Выбрать главу

Ясно, что диссертация Чернышевского была первым в России манифестом демократической эстетики. Подчиняя искусство действительности, Чернышевский создавал принципиально новую эстетическую теорию. Его работа, с восторгом встреченная разночинной молодежью, вызвала раздражение у многих выдающихся русских писателей. Тургенев, например, назвал её «мерзостью и наглостью неслыханной». Это было связано с тем, что Чернышевский разрушал фундамент идеалистической эстетики, на которой было воспитано целое поколение русских культурных дворян 30–40-х годов.

К тому же труд Чернышевского не был свободен от явных ошибок и упрощений. «Когда палка искривлена в одну сторону, – говорил он, – её можно выпрямить, только искривив в противоположную сторону: таков закон общественной жизни». В работе Чернышевского таких «искривлений» очень много. Так, он утверждает, например, что «произведения искусства не могут выдержать сравнения с живой действительностью»: гораздо лучше смотреть на самое море, нежели на его изображение, но за недостатком лучшего человек довольствуется худшим, за недостатком вещи – её суррогатом». С подобным принижением роли искусства, разумеется, не могли согласиться ни Тургенев, ни Лев Толстой.

Раздражало их в диссертации Чернышевского и утилитарное, прикладное понимание искусства, когда ему отводилась роль простой иллюстрации тех или иных научных истин. Тургенев долго помнил оскорбивший его художественную натуру пассаж Чернышевского об искусстве как «суррогате действительности» и в несколько изменённом виде вложил его в уста Базарова. Рассматривая альбом с видами Саксонской Швейцарии, Базаров кичливо замечает Одинцовой, что художественного вкуса у него нет, да он в нём и не нуждается: «…Но эти виды могли меня заинтересовать с точки зрения геологической, с точки зрения формации гор, например… Рисунок наглядно представит мне то, что в книге изложено на целых десяти страницах».

Однако эти упрощённые суждения об искусстве, сделанные в пылу полемического задора, нисколько не умаляют истины общего пафоса эстетических воззрений Чернышевского. Вслед за Белинским он раздвигает границы искусства с целью обогащения его содержания. «Общеинтересное в жизни – вот содержание искусства», – утверждает он. Точно так же Чернышевский раздвигает и границы эстетического, которые в трудах его предшественников замыкались, как правило, в сфере искусства. Чернышевский показывает, что область эстетического чрезвычайно широка: она охватывает весь реальный мир, всю действительность.

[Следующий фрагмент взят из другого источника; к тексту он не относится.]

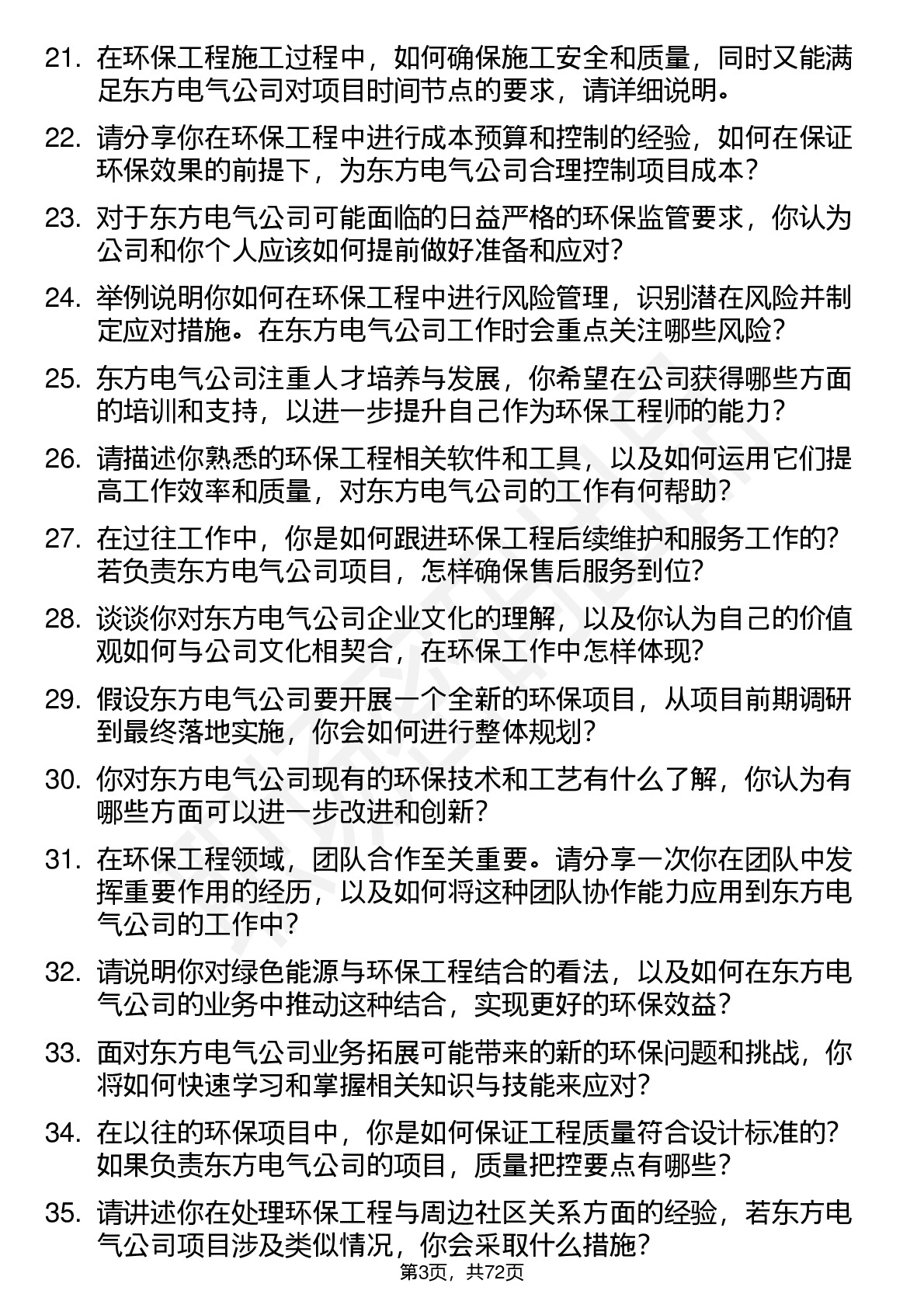 21. 在环保工程施工过程中，如何确保施工安全和质量，同时又能满足东方电气公司对项目时间节点的要求，请详细说明。

22. 请分享你在环保工程中进行成本预算和控制的经验，如何在保证环保效果的前提下，为东方电气公司合理控制项目成本？

23. 对于东方电气公司可能面临的日益严格的环保监管要求，你认为公司和你个人应该如何提前做好准备和应对？

24. 举例说明你如何在环保工程中进行风险管理，识别潜在风险并制定应对措施。在东方电气公司工作时会重点关注哪些风险？

25. 东方电气公司注重人才培养与发展，你希望在公司获得哪些方面的培训和支持，以进一步提升自己作为环保工程师的能力？

26. 请描述你熟悉的环保工程相关软件和工具，以及如何运用它们提高工作效率和质量，对东方电气公司的工作有何帮助？

27. 在过往工作中，你是如何跟进环保工程后续维护和服务工作的？若负责东方电气公司项目，怎样确保售后服务到位？

28. 谈谈你对东方电气公司企业文化的理解，以及你认为自己的价值观如何与公司文化相契合，在环保工作中怎样体现？

29. 假设东方电气公司要开展一个全新的环保项目，从项目前期调研到最终落地实施，你会如何进行整体规划？

30. 你对东方电气公司现有的环保技术和工艺有什么了解，你认为有哪些方面可以进一步改进和创新？

31. 在环保工程领域，团队合作至关重要。请分享一次你在团队中发挥重要作用的经历，以及如何将这种团队协作能力应用到东方电气公司的工作中？

32. 请说明你对绿色能源与环保工程结合的看法，以及如何在东方电气公司的业务中推动这种结合，实现更好的环保效益？

33. 面对东方电气公司业务拓展可能带来的新的环保问题和挑战，你将如何快速学习和掌握相关知识与技能来应对？

34. 在以往的环保项目中，你是如何保证工程质量符合设计标准的？如果负责东方电气公司的项目，质量把控要点有哪些？

35. 请讲述你在处理环保工程与周边社区关系方面的经验，若东方电气公司项目涉及类似情况，你会采取什么措施？

第3页，共72页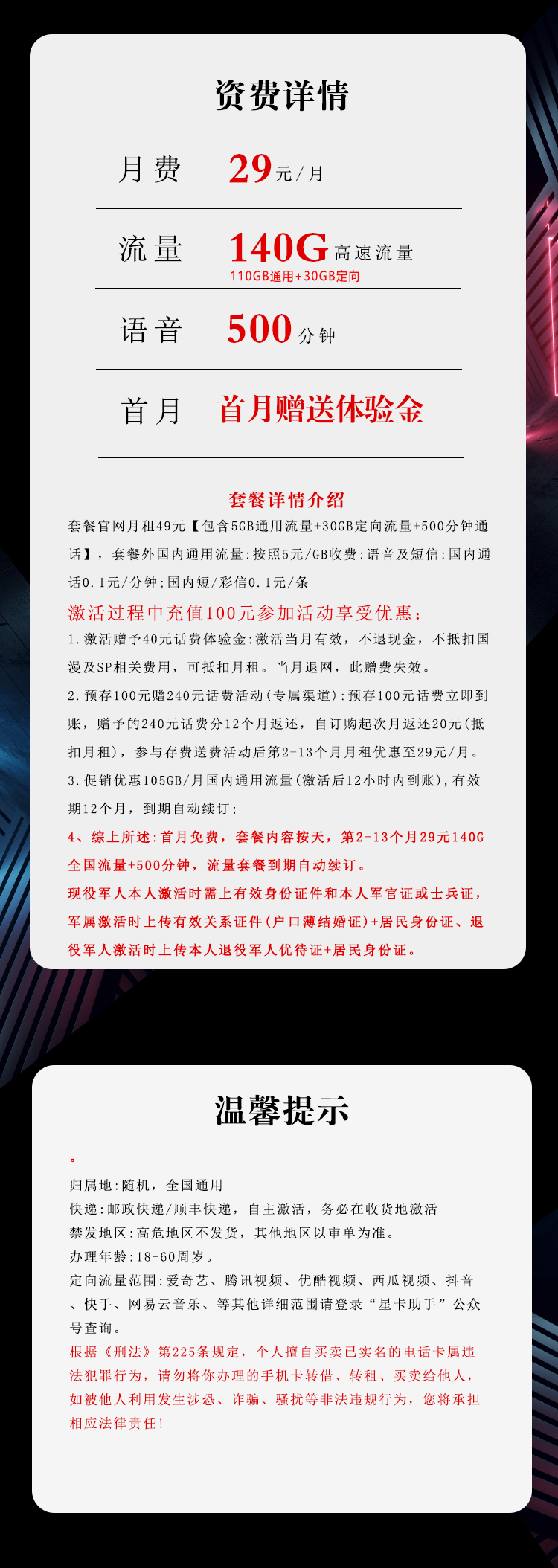 资费详情

月费 29元/月

流量 140G高速流量
110GB通用+30GB定向

语音 500分钟

首月 首月赠送体验金

套餐详情介绍

套餐官网月租49元【包含5GB通用流量+30GB定向流量+500分钟通话】，套餐外国内通用流量:按照5元/GB收费:语音及短信:国内通话0.1元/分钟;国内短/彩信0.1元/条

激活过程中充值100元参加活动享受优惠:

1.激活赠予40元话费体验金:激活当月有效，不退现金，不抵扣国漫及SP相关费用，可抵扣月租。当月退网，此赠费失效。

2.预存100元赠240元话费活动(专属渠道):预存100元话费立即到账，赠予的240元话费分12个月返还，自订购起次月返还20元(抵扣月租)，参与存费送费活动后第2-13个月月租优惠至29元/月。

3.促销优惠105GB/月国内通用流量(激活后12小时内到账),有效期12个月，到期自动续订;

4、综上所述:首月免费，套餐内容按天，第2-13个月29元140G全国流量+500分钟，流量套餐到期自动续订。

现役军人本人激活时需上有效身份证件和本人军官证或士兵证，军属激活时上传有效关系证件(户口薄结婚证)+居民身份证、退役军人激活时上传本人退役军人优待证+居民身份证。

温馨提示

。

归属地:随机，全国通用

快递:邮政快递/顺丰快递，自主激活，务必在收货地激活

禁发地区:高危地区不发货，其他地区以审单为准。

办理年龄:18-60周岁。

定向流量范围:爱奇艺、腾讯视频、优酷视频、西瓜视频、抖音、快手、网易云音乐、等其他详细范围请登录“星卡助手”公众号查询。

根据《刑法》第225条规定，个人擅自买卖已实名的电话卡属违法犯罪行为，请勿将你办理的手机卡转借、转租、买卖给他人，如被他人利用发生涉恐、诈骗、骚扰等非法违规行为，您将承担相应法律责任!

Диссертация заканчивается рассуждениями о задачах искусства. Первое и общее значение всех произведений искусства состоит в том, что они воспроизводят интересные для человека явления действительности. Но кроме воспроизведения жизни, искусство имеет ещё и другую задачу – объяснения, истолкования её. Наконец, интересуясь явлениями жизни, человек не может, сознательно или бессознательно, не произносить о них своего приговора.

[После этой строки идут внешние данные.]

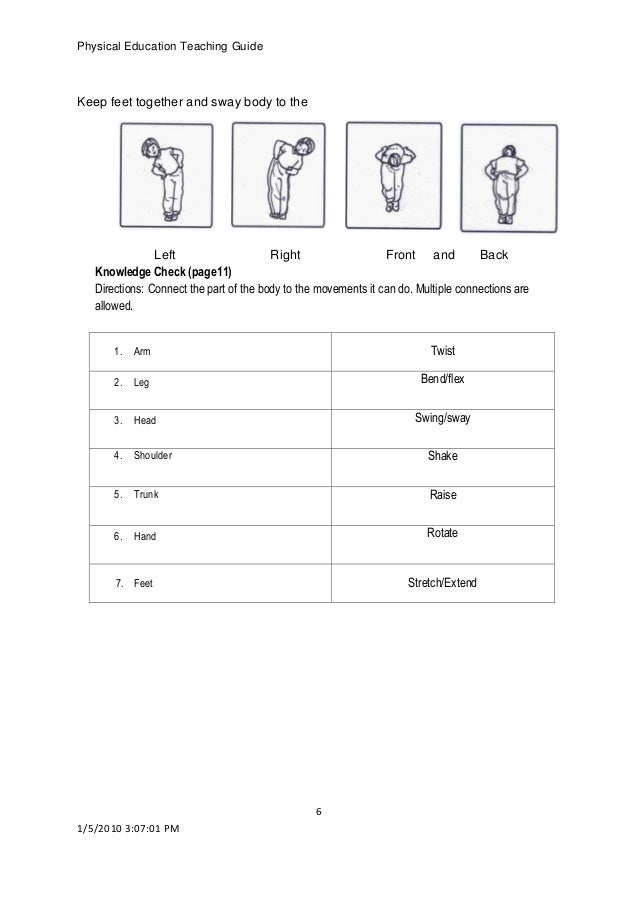 Physical Education Teaching Guide

Keep feet together and sway body to the

Left Right Front and Back

**Knowledge Check (page11)**
Directions: Connect the part of the body to the movements it can do. Multiple connections are allowed.

| | |
|---|---|
| 1. Arm | Twist |
| 2. Leg | Bend/flex |
| 3. Head | Swing/sway |
| 4. Shoulder | Shake |
| 5. Trunk | Raise |
| 6. Hand | Rotate |
| 7. Feet | Stretch/Extend |

6

1/5/2010 3:07:01 PM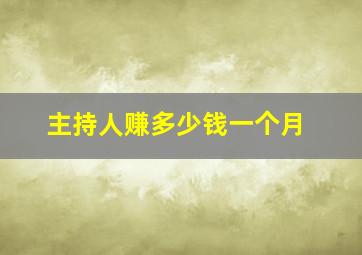 主持人赚多少钱一个月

В литературном творчестве реализация этих трёх задач: воспроизведения, объяснения и приговора – превращают литературу в «учебник жизни».

Несмотря на шумный успех, царивший в аудитории во время защиты диссертации, учёная карьера Чернышевского не состоялась. Диссертация «была положена под сукно». Да и время наступило боевое: Чернышевского увлекла журнальная работа. Сначала он вёл в «Современнике» отдел критики, а потом оставил его и обратился к вопросам экономическим и политическим, к обоснованию теории социализма.

Литературно-критическая деятельность Чернышевского

В «Очерках гоголевского периода русской литературы» Чернышевский заявлял, что традиции критики Белинского 1840-х годов по-прежнему жизнеспособны. Отрицая теоретиков «чистого искусства», развивая идеи Белинского, Чернышевский писал: «Литература не может не быть служительницею того или иного направления идей: это назначение, лежащее в её натуре, – назначение, от которого она не в силах отказаться, если бы и хотела отказаться. Последователи теории чистого искусства, выдаваемого нам за нечто долженствующее быть чуждым житейских дел, обманываются или притворяются: слова “искусство должно быть не зависимо от жизни” всегда служили только прикрытием для борьбы против не нравившихся этим людям направлений литературы, с целью сделать её служительницею другого направления, которое более приходилось этим людям по вкусу».